Struggling Nokia has agreed to sell its handset business to deep-pocketed Microsoft for 5.44 billion euros – described by one analyst as “peanuts”.
Apparently it was a reluctant sale with Nokia’s board meeting over 50 times before agreeing to Microsoft’s offer, but now they’re talking up the deal.
Interim CEO and chairman Risto Siilasmaa told a news conference: “The Nokia Board of Directors believes that this transaction creates significant economic value to our share holders. We expect it will be significantly accretive to earnings, it will clearly strengthen our financial position and it will provide a solid basis for future investment in Nokia’s continuing businesses.
The mighty fallen
The Finnish firm was once the world’s dominant handset maker but has long since been overtaken by Apple and Samsung in the extremely competitive market for more powerful and profitable smartphones.
Nokia, which had a 40 percent share of the handset market in 2007, now has a mere 15 percent share, with an even smaller 3.3 percent in smartphones, contrasting with Apple’s 14.2 percent and Samsung’s 31.7 percent.
Too late or no choice
Analysts had mixed feelings about this tie-up. Brenda Kelly with the IG Group said this may have come too late to save the handset maker: “I think this is a pretty decent step for Nokia. In terms of their share price we’ve seen a huge decline there and it gives them a little bit more bolstering in the hardware market, particularly with Microsoft in partnership. So I think in that respect it does give a little bit more upside for their share price, but I do feel that in the grand scheme of things it might be a little bit too late for that company.”
“Microsoft cannot walk away from smartphones, and the hope that other vendors will support Windows Phone is fading fast. So buying Nokia comes at the right time,” said Carolina Milanesi, an analyst at Gartner.
“In today’s market it is clear that a vertical integration is the way forward for a company to succeed. How else could Microsoft achieve this?”
Microsoft chief executive Steve Ballmer called it a “bold step into the future” in his company’s transformation process as it tried to catch up in the booming market for mobile devices.
The Nokia deal thrusts Microsoft deeper into the hotly contested mobile phone market, despite some investors urging it to stick to its core strengths of business software and services.
Nokia’s boss Stephen Elop goes back to Microsoft, where he used to work running the business software division before jumping to Nokia in 2010.

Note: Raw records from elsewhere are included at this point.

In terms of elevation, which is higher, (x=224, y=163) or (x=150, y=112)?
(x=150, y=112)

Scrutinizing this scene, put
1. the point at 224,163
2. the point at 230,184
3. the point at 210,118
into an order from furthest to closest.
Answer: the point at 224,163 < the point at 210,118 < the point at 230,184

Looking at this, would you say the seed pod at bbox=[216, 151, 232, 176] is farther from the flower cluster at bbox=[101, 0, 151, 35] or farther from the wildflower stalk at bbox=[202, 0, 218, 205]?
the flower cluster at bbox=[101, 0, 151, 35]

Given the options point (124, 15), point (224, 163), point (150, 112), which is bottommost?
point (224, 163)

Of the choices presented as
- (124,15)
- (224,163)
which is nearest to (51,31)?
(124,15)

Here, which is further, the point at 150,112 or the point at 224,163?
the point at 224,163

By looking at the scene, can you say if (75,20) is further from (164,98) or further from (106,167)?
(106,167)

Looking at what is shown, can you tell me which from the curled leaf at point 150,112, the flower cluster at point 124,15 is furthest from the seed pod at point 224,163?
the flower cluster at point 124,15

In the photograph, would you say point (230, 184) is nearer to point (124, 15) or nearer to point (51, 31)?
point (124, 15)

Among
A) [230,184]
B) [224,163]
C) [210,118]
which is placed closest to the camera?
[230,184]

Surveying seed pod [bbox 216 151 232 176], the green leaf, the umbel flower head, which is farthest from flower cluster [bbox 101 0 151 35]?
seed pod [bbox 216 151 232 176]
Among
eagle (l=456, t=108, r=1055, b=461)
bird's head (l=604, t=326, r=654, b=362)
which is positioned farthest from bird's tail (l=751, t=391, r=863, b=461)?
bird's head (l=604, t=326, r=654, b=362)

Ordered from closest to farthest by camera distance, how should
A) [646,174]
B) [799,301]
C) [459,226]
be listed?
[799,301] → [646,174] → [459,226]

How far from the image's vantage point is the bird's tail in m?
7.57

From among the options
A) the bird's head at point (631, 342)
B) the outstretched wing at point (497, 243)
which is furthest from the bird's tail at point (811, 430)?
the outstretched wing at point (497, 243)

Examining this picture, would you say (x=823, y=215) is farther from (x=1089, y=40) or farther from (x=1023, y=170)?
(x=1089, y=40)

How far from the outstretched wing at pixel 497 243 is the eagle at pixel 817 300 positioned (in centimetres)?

He will be the head of Microsoft’s mobile devices business, but is also being discussed as a possible replacement for retiring CEO Steve Ballmer.
Analyst Tero Kuittinen at consultancy Alekstra said the sale price of Nokia’s phone business, about a quarter of its sales last year, represented a “fire sale level”, though others were less clear about what a shrunken Nokia was worth.
“What should be paid for a declining business, where market share has been constantly lost and profitability has been poor?” said Hannu Rauhala, analyst at Pohjola Bank. “It is difficult to say if it’s cheap or expensive.”